• Source extract
○ ○ ○
The 2005 Aaron's 499 was the 9th race of the 2005 NASCAR Nextel Cup Series season, held on May 1, 2005, at Talladega Superspeedway in Lincoln, Alabama. The race was won by Jeff Gordon, who led 139 laps of the 194 lap race.

The race was extended from the scheduled 188 laps due to a late race caution.

Entry list

Qualifying

Race 
Outside pole sitter Jeff Gordon led the first lap of the race after he took the lead from pole sitter Kevin Harvick. The first caution flew on lap 20 when Kyle Petty blew a right front tire and hit the outside wall in the tri-oval. Gordon won the race off pit road and held onto the race lead on the restart. On lap 37, Tony Stewart took the lead from Gordon. On the same lap, the 2nd caution flew when Jeff Green blew a left-rear tire and spun out of turn 2. Jeff Gordon was the new race leader and led them to the restart on lap 42. On Lap 69, Kevin Harvick took the lead after restarting 37th due to problems with the nose of his car. Gordon took the lead back on lap 72 where green flag pitstops would begin. Harvick was the leader after everything cycled out on lap 75. On lap 79, Ryan Newman took the lead from Harvick. Jeff Gordon took the lead on lap 84 but was passed by Kevin Harvick the next lap. Dale Earnhardt Jr. soon took the lead on lap 89. Gordon took the lead from Earnhardt Jr. near the halfway mark on lap 92. After the longest green flag run of 61 laps, the 3rd caution flew on lap 102 when Bobby Hamilton Jr's tire blew and laid debris on the track. Scott Riggs won the race off pit road and was the new race leader and led them to the restart on lap 108. Riggs was immediately passed by Kevin Harvick for the lead. Gordon took the lead on lap 109 but was passed by Elliott Sadler on the next lap. On lap 116, Kyle Petty's car stalled on the front stretch bringing out the 4th caution of the race. Mark Martin won the race off pit road and led the field to the restart on lap 121. Martin was immediately passed by Jeff Gordon on the restart and Gordon took the lead. Elliott Sadler took the lead from Gordon on lap 124 but Gordon took it back two laps later.
○ ○ ○
• Dataset rows
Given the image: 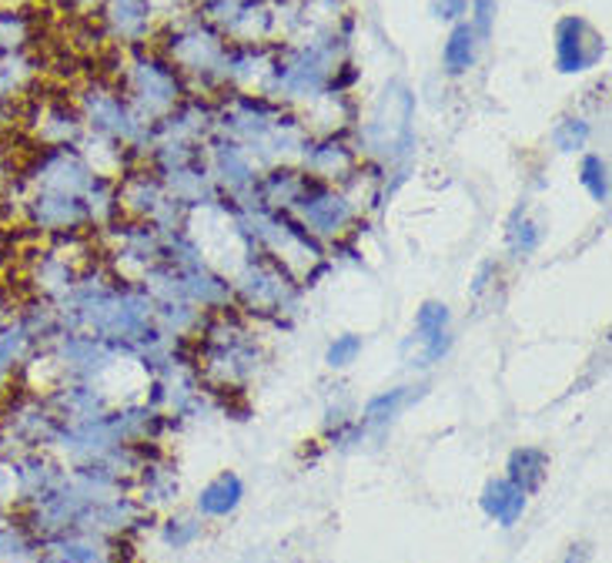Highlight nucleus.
<instances>
[{
    "label": "nucleus",
    "instance_id": "f257e3e1",
    "mask_svg": "<svg viewBox=\"0 0 612 563\" xmlns=\"http://www.w3.org/2000/svg\"><path fill=\"white\" fill-rule=\"evenodd\" d=\"M466 37H469L466 31H459V34H456V44L449 47V57H452V64H462V61L469 57V44H466Z\"/></svg>",
    "mask_w": 612,
    "mask_h": 563
}]
</instances>
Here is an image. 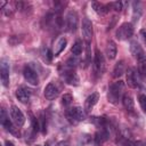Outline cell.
○ ○ ○
• Exercise goal
Please carry on the 2005 Aaron's 499 race report from its last sentence. The items have nothing to do with the 2005 Aaron's 499 race report.

• Response to the task
On lap 133, the big one struck in turn one bringing out the 5th caution and took out a massive 26 cars. It started when Jimmie Johnson moved up and hit Mike Wallace in the left front sending Wallace up into Scott Riggs turning Wallace around and into the outside wall and taking out a lot more cars with him. The cars involved were Carl Edwards, Joe Nemechek, Jason Leffler, Ryan Newman, Dave Blaney, Ricky Rudd, Kasey Kahne, Mike Bliss, Rusty Wallace, Sterling Marlin, Bobby Labonte, Mike Wallace, Bobby Hamilton Jr, Scott Wimmer, Brian Vickers, Mark Martin, Matt Kenseth, Scott Riggs, Jimmie Johnson, Boris Said, Johnny Sauter, Kyle Busch, Mike Skinner, Kerry Earnhardt, Casey Mears, and Jeff Green. The race was red flagged for a short bit to clean up the mess. The race eventually got back under way with 51 laps to go with Jimmie Johnson as the new race leader. Jeff Gordon too the lead with 46 laps to.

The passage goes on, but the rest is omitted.